=== TEXT TO READ ===

The trial court's "Ruling on Submitted Matter" was a three-page minute order filed on January 6, 2011, which denied the couple's competing requests for modification of spousal support. In it, the trial court explained that wife argued three changes of circumstance: (1) termination of child support within the meaning of Family Code section 4326; (2) husband's increased income; and (3) when the spousal support order was made, it was insufficient to support wife's reasonable needs based on the marital standard of living. The trial court found none of these circumstances warranted increased spousal support.
First, it found Family Code section 4326 inapplicable in that wife's income from child and spousal support had actually increased since the original order was entered. The trial court found that wife receives "virtually $150,000 per year, some of which is tax free to [wife]." Second, it found husband's increased earnings did not show that wife was entitled to additional support inasmuch as wife had not shown that her current support (i.e., $12,170 per month) was insufficient to meet her reasonable needs. The trial court also found wife had not shown a material decrease in her earnings. It expressed concern that wife was "not using her best efforts to become self sufficient, she appears to be relying on [husband] to provide further financial support." Third, regarding the marital standard of living, the trial court noted that the original judgment did not make any finding as to the marital standard of living and the parties did not agree on a figure; at the time of the OSC, five years postseparation, husband and wife shared custody of just one minor child (the older two children having come of age in the interim). Under these circumstances, "regardless of which standard the court uses, the court is satisfied that [the] current support award is adequate." Wife did not object to the Ruling on Submitted Matter in the trial court, or ask for any modifications of the minute order. (See Code Civ. Proc., § 634 [when party brings omission or ambiguity in statement of decision to attention of trial court, it shall not be inferred on appeal that the trial court decided in favor of the prevailing party on that issue].)

=== DATA LINES ===

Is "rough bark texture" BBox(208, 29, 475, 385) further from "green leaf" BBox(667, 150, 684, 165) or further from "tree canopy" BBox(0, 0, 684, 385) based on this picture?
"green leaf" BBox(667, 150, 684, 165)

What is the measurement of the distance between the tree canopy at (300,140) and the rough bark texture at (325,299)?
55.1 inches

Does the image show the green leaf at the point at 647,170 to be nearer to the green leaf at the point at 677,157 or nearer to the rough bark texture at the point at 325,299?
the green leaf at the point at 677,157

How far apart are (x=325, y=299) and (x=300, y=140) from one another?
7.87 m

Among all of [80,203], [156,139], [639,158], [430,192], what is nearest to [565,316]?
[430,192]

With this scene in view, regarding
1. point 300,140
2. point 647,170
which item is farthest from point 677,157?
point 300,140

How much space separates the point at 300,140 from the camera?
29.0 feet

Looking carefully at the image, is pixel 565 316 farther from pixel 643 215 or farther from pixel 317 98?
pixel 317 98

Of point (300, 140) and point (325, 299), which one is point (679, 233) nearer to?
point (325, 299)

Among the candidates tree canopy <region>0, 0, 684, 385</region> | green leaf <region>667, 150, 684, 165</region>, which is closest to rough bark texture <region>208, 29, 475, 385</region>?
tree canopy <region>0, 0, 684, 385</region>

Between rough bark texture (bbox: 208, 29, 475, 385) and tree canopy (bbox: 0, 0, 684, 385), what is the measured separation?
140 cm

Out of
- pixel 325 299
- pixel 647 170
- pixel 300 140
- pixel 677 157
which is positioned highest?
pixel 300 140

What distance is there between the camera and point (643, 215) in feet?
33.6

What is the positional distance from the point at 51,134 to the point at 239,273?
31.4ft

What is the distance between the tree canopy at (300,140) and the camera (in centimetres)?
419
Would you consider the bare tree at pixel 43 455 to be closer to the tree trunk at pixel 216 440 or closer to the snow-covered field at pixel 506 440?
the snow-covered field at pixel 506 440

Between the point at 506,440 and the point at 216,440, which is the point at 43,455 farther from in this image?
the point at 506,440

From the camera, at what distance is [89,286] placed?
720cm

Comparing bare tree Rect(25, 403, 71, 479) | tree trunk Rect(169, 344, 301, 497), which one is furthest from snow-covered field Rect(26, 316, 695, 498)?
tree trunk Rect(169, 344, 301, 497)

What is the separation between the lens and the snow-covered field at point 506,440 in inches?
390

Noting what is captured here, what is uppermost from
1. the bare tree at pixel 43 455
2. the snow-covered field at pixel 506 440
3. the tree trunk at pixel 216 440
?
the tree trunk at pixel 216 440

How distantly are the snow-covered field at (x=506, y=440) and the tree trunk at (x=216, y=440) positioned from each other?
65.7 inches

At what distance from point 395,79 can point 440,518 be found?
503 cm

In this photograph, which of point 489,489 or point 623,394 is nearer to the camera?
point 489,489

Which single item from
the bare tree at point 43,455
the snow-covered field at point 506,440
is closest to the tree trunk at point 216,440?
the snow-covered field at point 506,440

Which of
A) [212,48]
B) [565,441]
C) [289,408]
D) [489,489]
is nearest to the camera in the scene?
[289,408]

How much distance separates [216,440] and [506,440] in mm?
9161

===

[GIVEN EXERCISE 1]:
How much per year did the trial court find the wife receives, according to the spousal support ruling above?
[GIVEN EXERCISE 2]:
Extend the passage on the spousal support ruling, beginning right after its final sentence.

[TASK OUTPUT 1]:
Virtually $150,000 per year, some of it tax free to her.

[TASK OUTPUT 2]:
Wife argues that "virtually $150,000" is "conjecture." It is not. We understand "virtually" to mean "almost." As noted, the evidence established that wife's combined monthly spousal and child support payments were $12,170, including her portion of husband's annual bonus; $12,170 multiplied by 12 months is $146,040, which is "almost" $150,000.
Wife timely appealed.
DISCUSSION
A. The Trial Court's "Ruling on Submitted Matter" Is a Statement of Decision
Wife contends the trial court failed to issue a "statement of decision," requiring reversal of the order denying modification of spousal support. She argues that Code of Civil Procedure section 632 and California Rules of Court, rule 3.1590 (future undesignated rule references are to the California Rules of Court) required the trial court to prepare a written statement of decision upon wife's request. We find no error.
In addition, wife relies on Family Code sections 4332 and 3654 to support her position that a written statement of decision was required. (All future undesignated statutory references are to the Family Code.) Section 4332 reads: "In a proceeding for dissolution of marriage or for legal separation of the parties, the court shall make specific factual findings with respect to the standard of living during the marriage, and, at the request of either party, the court shall make appropriate factual determinations with respect to other circumstances." Section 3654 reads: "At the request of either party, an order modifying, terminating, or setting aside a support order shall include a statement of decision." Inasmuch as the trial court did not modify, terminate or set aside a support order, section 3654 was inapplicable on its face. Section 4332 was also inapplicable. In a proceeding for dissolution of the marriage or for legal separation, the trial court is required to "file its decision and any statement of decision as in other cases." (§ 2338.) Section 4332 specifies what findings must be included in that decision. In this case, the judgment of dissolution had been entered 13 months earlier, at the hearing on October 2, 2008. Neither party appealed from that judgment, which is now beyond challenge on appeal. The January 4, 2011 proceeding was a hearing on an OSC for modification of spousal support, not one for dissolution of the marriage. For this reason, section 4332 was inapplicable.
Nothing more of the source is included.